Reviewing Your Partnership: A Checklist to Gauge the Health of your Partnership
Reviewing the health of your community business partnership is something both partners should commit to doing on a regular basis - perhaps once or twice a year.
Regularly evaluating how the partnership is travelling is a way to not only remind both partners about the partnership's aims, responsibilities and details, but to also identify and address any small or hidden problems that exist.
Finding and fixing a problem when it is small saves a lot more time, resources and anxiety than trying to address a bigger problem later on. The following list is a good introductory guide to help you gauge the health of your community business partnership.
Happiness and comfort:
Are both parties still happy in the partnership, and still comfortable with their own roles and responsibilities as well as those of their partner?
Do staff and group members still support and believe in the partnership, and do those heading the partnerships still feel comfortable and happy doing so?
Do both partners still feel there is a clear definition of purpose, as well as the roles and responsibilities in partnership?
Goals, benefits and resources:
Do both parties still feel the partnership is achieving or working towards achieving its aims for the community?
Do both partners believe the partnership is achieving the benefits and objectives for their own group that they want to see?
Are the resources of the partnership - goods, donations, services, volunteer work, resources or learning opportunities - being focussed in the right area?
Are the resources the partnership has still enough to achieve those aims?
Are responsibilities still being shared fairly in the partnership, or is there a need to review who does what?
Decision-making and ideas:
Are decisions of the partnership still being made jointly, with both partners actively involved in the process?
Do both partners still look for ways to improve the relationship, as well as recognising when an element of the partnership has worked well?

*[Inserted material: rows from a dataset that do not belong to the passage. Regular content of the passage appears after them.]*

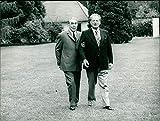 Leonid Breschnew und Willy Brandt - Vintage Press Photo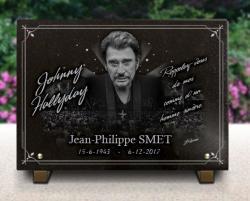 Cette plaque funéraire à l'effigie de Johnny Hallyday est en granit gravé.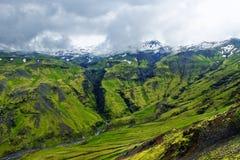 在冰岛- Seljvallalaug的最旧的水池 免版税库存照片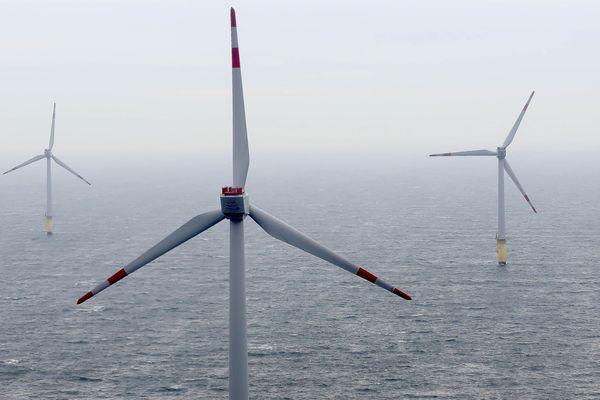 Champ d'éoliennes en mer du Nord de  Bremerhaven (Allemagne)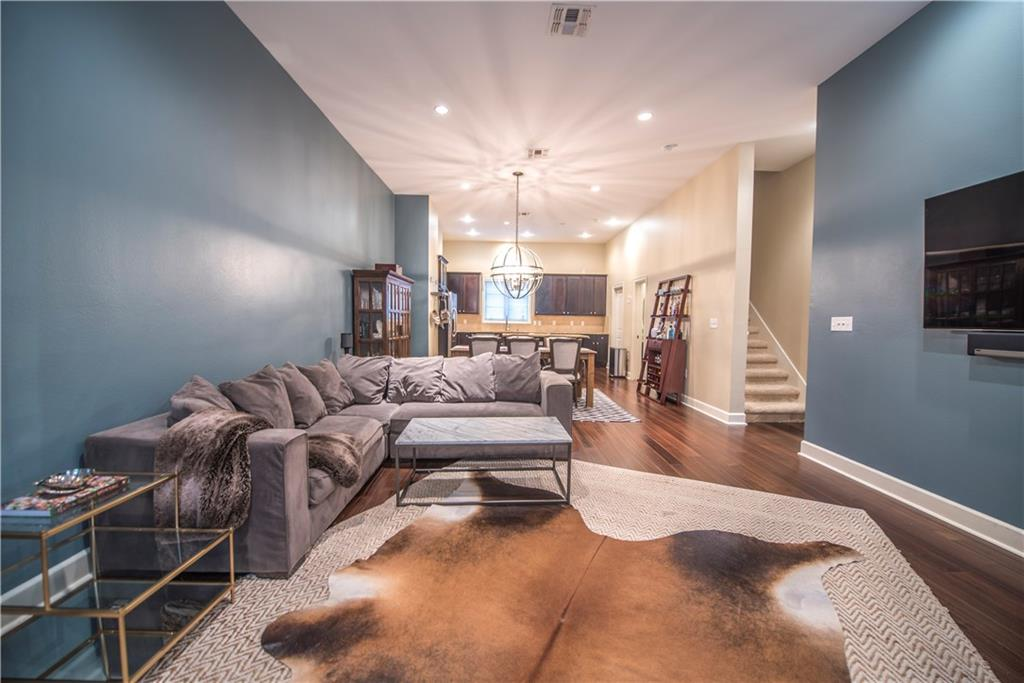 Housed Real Estate + Relocation  | 3210 Carlisle Street #46 Dallas, Texas 75204 12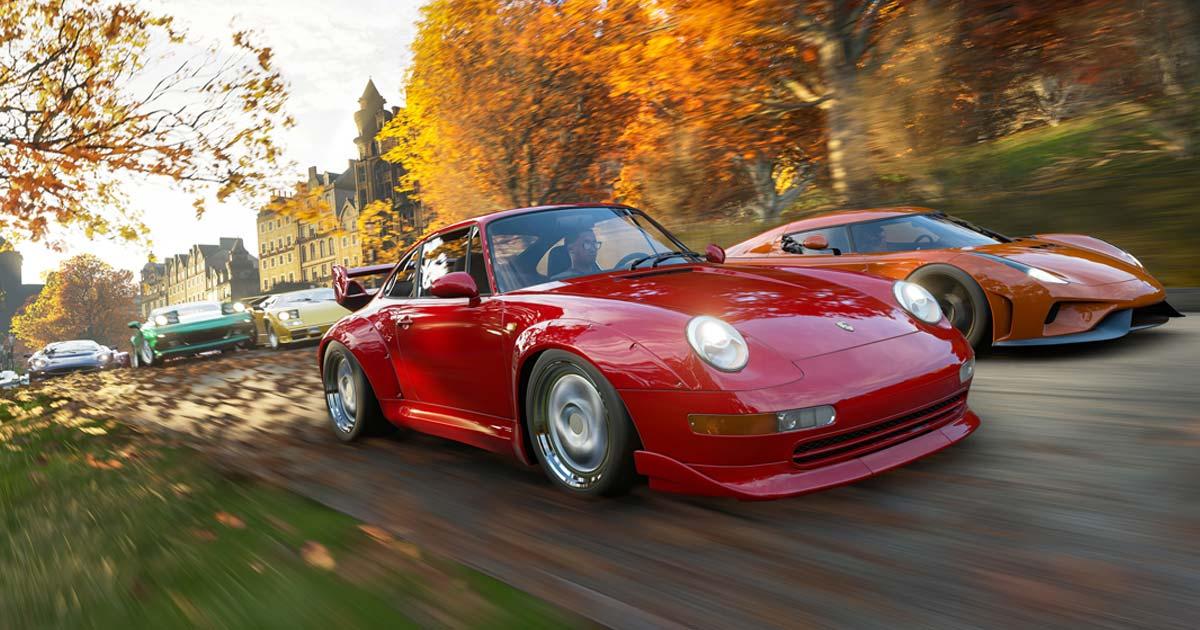 """Herbstlaub ziert nicht nur die Bäume in """"Forza Horizon 4"""", sondern sorgt auch für anspruchsvolle Straßenverhältnisse (Abbildung: Microsoft)"""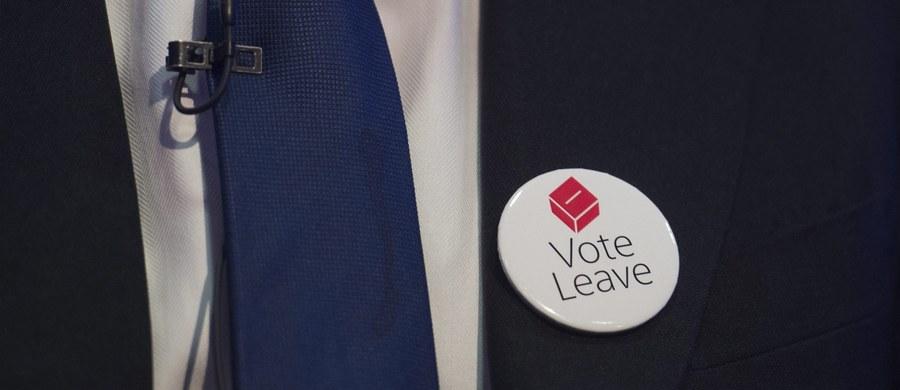 """Zwolennicy wyjścia Wielkiej Brytanii z UE mają 10 pkt proc. przewagi - wynika z opublikowanego sondażu przeprowadzonego przez firmę ORB dla dziennika """"Independent"""". Wg niego za Brexitem zagłosowałoby 55 proc. Brytyjczyków, a za pozostaniem w UE - 45 proc."""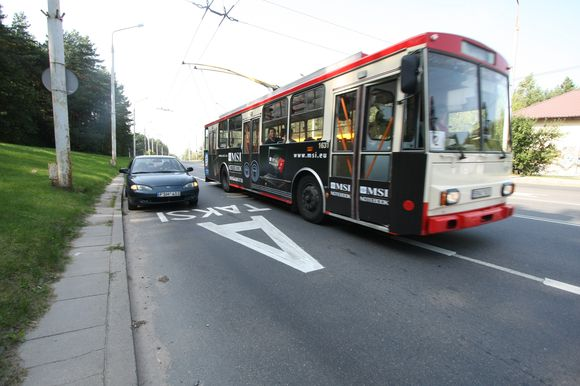 """Pasak """"Vilniaus troleibusų"""" vadovo J.Bagdonavičiaus, vairuotojams kurį laiką teks pamiršti 13-ą atlyginimą ir pagal infliacijos lygį koreguojamą mėnesinį užmokestį."""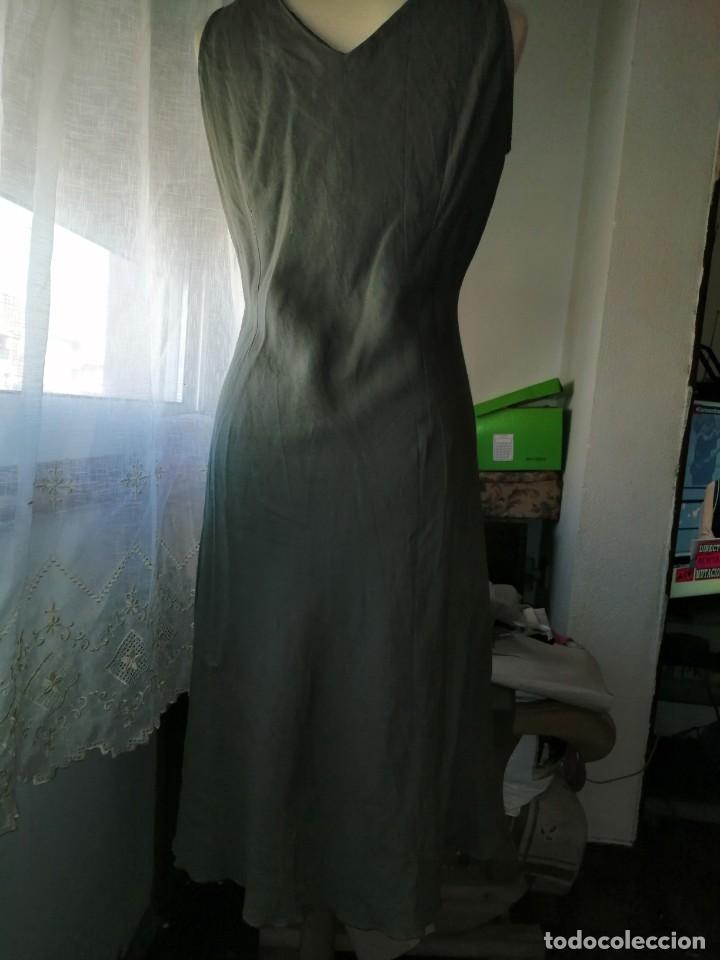 Vintage: Vestido bordado - Foto 4 - 213703010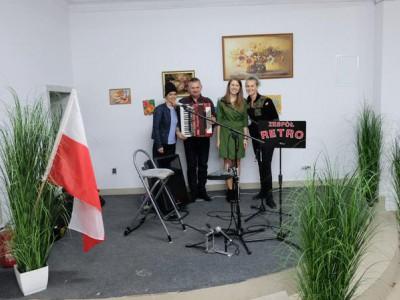 Zespół Retro Święto Niepodległości 4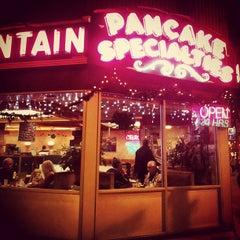Photo taken at Melrose Restaurant by Nic on 12/13/2012
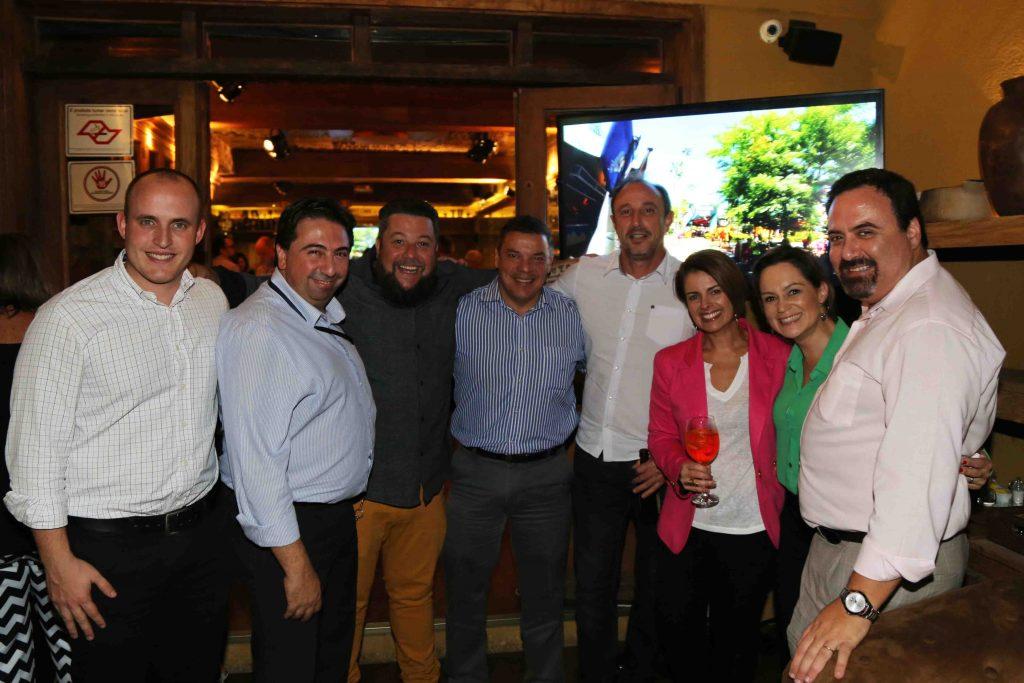 Palumbo e Schapo com os amigos Marcos Pessuto e Marcelo Paolilo (Flytour Viagens), Cleiton Feijó, (Assisticard), Fernado Ciavolella e Carmen Lippi (Flytour Eventos) e Carol Mokshin (UTC)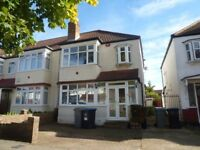**NEW TO THE MARKET**LOVELY, SPACIOUS ONE DOUBLE BEDROOM FLAT TO RENT IN STANMORE**£220 PER WEEK**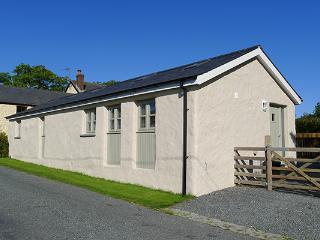 Pet Friendly Holiday Cottage - The Longhouse, Amroth - Pembrokeshire vacation rentals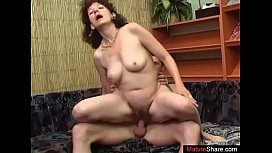 I fuck my mommy'_s mature friend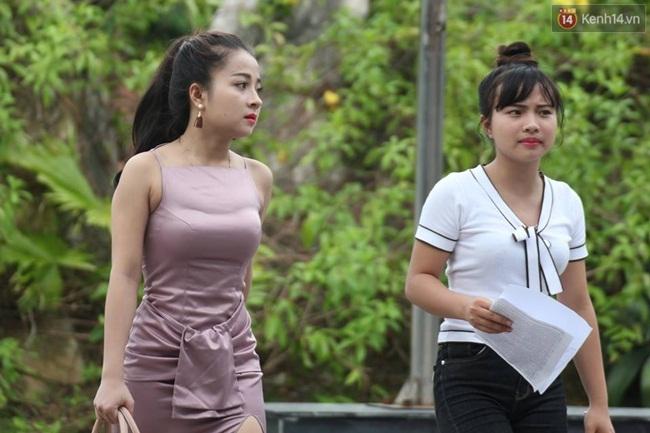 Dân mạng truy tìm cô gái gợi cảm nhất trong buổi làm thủ tục thi THPT tại Nghệ An - Ảnh 2.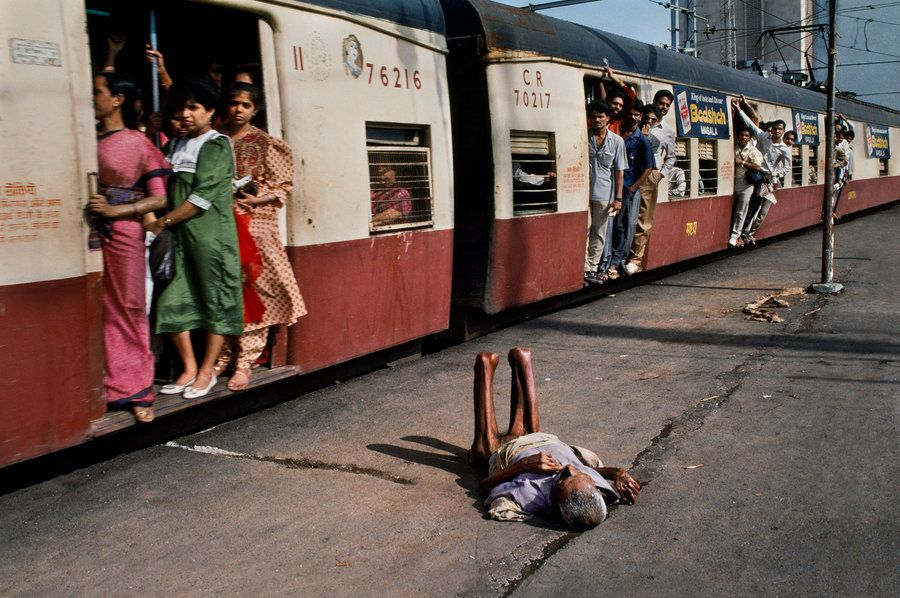 A Photographer Captures Extraordinary Moments Of Everyday Indian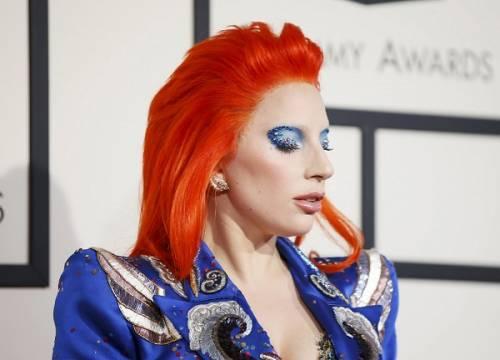 Lady Gaga: capelli rosso fuoco per i Grammy 2016. Foto 6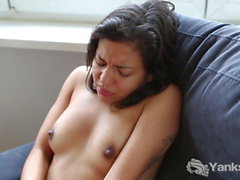 Yanks Lina Bembe's Quick Clit Diddling Action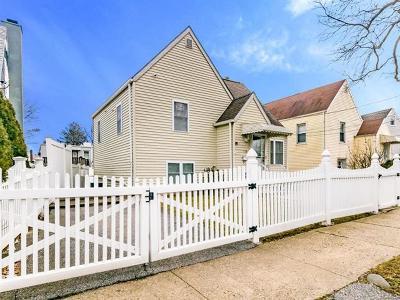 Bronx Single Family Home For Sale: 154 Kearney Avenue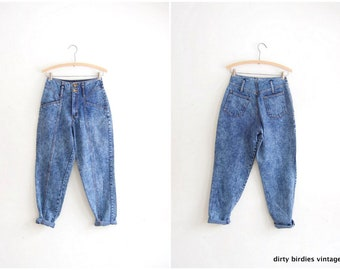 """80s Acid Wash Jeans Vintage High Waist Retro Hipster Denim Bleached Stone Washed 1980s Streetwear Jeans Worn In Womens XS 25"""" Waist"""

Honesty, respect and trust:
Is there still a clearly defined environment of honesty, respect and trust in the partnership - not only between the two groups, but within those groups as well?
Are all those involved in the partnership's work valued and respected, and treated properly?
Does there remain a healthy level of communication between and within the two partnership groups?
Are both partners able to talk about partnership issues - both good and bad - and speak to each other as partnership equals?
Are both partners able to listen to each other's thoughts and ideas respectfully?
Has the partnership been recognised internally and externally?
Is there still flexibility in the partnership - an ability or willingness to be flexible or change if necessary?